B. Make Them Odd
time limit per test
3 seconds
memory limit per test
256 megabytes
input
standard input
output
standard output

There are $n$ positive integers $a_1, a_2, \dots, a_n$. For the one move you can choose any even value $c$ and divide by two all elements that equal $c$.

For example, if $a=[6,8,12,6,3,12]$ and you choose $c=6$, and $a$ is transformed into $a=[3,8,12,3,3,12]$ after the move.

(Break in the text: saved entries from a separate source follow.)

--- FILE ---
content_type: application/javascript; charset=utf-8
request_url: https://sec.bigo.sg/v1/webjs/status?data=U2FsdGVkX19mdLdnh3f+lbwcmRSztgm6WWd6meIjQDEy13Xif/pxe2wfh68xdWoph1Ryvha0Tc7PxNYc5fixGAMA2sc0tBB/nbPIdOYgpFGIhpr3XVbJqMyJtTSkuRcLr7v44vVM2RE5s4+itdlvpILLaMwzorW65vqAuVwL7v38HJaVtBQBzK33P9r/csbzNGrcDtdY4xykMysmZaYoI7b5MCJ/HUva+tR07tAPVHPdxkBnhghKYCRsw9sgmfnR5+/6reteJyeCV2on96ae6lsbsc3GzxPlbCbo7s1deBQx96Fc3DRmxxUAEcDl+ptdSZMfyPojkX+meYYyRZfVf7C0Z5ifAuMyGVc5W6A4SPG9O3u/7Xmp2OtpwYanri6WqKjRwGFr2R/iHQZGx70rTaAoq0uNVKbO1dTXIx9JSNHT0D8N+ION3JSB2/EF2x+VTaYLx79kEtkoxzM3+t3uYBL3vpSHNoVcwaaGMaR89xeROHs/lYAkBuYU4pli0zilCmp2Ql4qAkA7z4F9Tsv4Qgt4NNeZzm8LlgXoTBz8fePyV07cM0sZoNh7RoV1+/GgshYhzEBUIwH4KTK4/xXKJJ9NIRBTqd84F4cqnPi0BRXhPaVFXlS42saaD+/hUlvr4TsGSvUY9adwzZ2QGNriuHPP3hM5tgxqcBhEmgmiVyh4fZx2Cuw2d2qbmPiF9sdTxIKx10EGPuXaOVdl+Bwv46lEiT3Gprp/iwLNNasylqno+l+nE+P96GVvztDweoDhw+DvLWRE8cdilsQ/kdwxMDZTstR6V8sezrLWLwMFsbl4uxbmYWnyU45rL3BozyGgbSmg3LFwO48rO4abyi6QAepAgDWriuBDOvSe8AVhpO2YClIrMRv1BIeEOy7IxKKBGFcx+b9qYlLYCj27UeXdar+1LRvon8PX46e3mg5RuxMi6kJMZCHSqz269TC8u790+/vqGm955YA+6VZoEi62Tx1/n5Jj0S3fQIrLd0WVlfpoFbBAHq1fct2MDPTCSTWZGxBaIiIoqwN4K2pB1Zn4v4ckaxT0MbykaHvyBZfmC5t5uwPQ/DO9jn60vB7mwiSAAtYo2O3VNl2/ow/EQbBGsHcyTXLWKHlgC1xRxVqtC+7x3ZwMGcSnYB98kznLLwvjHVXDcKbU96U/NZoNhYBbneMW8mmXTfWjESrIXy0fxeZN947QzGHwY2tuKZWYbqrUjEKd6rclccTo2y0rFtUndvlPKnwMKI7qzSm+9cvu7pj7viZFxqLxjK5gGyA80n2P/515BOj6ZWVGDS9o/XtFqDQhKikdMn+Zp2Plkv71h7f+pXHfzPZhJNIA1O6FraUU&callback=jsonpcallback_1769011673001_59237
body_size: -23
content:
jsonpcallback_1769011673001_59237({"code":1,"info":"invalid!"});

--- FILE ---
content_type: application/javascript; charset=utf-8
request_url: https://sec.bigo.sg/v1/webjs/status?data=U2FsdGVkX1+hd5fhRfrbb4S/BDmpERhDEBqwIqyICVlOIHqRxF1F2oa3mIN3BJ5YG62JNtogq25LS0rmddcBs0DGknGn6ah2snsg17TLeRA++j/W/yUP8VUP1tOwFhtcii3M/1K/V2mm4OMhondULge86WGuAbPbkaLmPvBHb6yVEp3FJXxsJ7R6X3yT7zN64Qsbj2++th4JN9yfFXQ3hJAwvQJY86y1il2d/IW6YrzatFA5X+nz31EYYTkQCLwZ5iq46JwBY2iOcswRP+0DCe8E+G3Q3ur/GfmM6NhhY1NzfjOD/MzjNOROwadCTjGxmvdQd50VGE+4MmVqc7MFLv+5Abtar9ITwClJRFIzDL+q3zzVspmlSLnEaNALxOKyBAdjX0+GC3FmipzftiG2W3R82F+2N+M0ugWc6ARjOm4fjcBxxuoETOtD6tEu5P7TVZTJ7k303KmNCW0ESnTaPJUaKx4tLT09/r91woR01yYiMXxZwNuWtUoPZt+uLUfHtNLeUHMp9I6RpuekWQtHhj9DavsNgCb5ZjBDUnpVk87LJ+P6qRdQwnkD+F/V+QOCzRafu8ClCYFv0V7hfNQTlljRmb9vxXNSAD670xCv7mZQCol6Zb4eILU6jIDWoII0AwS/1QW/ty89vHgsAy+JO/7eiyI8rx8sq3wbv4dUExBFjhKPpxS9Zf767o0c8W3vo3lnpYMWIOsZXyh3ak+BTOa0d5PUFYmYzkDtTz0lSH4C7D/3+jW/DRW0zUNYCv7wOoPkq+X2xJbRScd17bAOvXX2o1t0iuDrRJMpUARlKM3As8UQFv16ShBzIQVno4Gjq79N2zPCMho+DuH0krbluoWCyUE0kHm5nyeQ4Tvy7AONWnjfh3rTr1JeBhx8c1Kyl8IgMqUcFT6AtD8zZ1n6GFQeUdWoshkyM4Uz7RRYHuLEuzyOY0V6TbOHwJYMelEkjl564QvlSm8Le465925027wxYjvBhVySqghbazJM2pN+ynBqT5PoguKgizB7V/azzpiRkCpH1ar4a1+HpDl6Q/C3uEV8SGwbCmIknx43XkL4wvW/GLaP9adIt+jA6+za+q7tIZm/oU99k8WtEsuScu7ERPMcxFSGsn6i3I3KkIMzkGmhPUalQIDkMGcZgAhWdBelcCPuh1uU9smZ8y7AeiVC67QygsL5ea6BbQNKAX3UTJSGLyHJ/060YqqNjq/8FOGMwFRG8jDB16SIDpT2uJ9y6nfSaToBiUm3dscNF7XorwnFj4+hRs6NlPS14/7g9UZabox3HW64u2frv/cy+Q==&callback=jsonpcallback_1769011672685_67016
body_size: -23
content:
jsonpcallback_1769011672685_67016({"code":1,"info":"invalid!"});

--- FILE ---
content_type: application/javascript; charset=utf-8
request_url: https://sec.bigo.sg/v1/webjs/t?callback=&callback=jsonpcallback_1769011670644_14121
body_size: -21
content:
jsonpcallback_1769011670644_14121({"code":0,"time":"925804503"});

You need to find the minimal number of moves for transforming $a$ to an array of only odd integers (each element shouldn't be divisible by $2$).

Input

The first line of the input contains one integer $t$ ($1 \le t \le 10^4$) — the number of test cases in the input. Then $t$ test cases follow.

The first line of a test case contains $n$ ($1 \le n \le 2\cdot10^5$) — the number of integers in the sequence $a$. The second line contains positive integers $a_1, a_2, \dots, a_n$ ($1 \le a_i \le 10^9$).

The sum of $n$ for all test cases in the input doesn't exceed $2\cdot10^5$.

Output

For $t$ test cases print the answers in the order of test cases in the input. The answer for the test case is the minimal number of moves needed to make all numbers in the test case odd (i.e. not divisible by $2$).

Example
Input
4
6
40 6 40 3 20 1
1
1024
4
2 4 8 16
3
3 1 7

Output
4
10
4
0

Note

In the first test case of the example, the optimal sequence of moves can be as follows:

• before making moves $a=[40, 6, 40, 3, 20, 1]$;
• choose $c=6$;
• now $a=[40, 3, 40, 3, 20, 1]$;
• choose $c=40$;
• now $a=[20, 3, 20, 3, 20, 1]$;
• choose $c=20$;
• now $a=[10, 3, 10, 3, 10, 1]$;
• choose $c=10$;
• now $a=[5, 3, 5, 3, 5, 1]$ — all numbers are odd.

Thus, all numbers became odd after $4$ moves. In $3$ or fewer moves, you cannot make them all odd.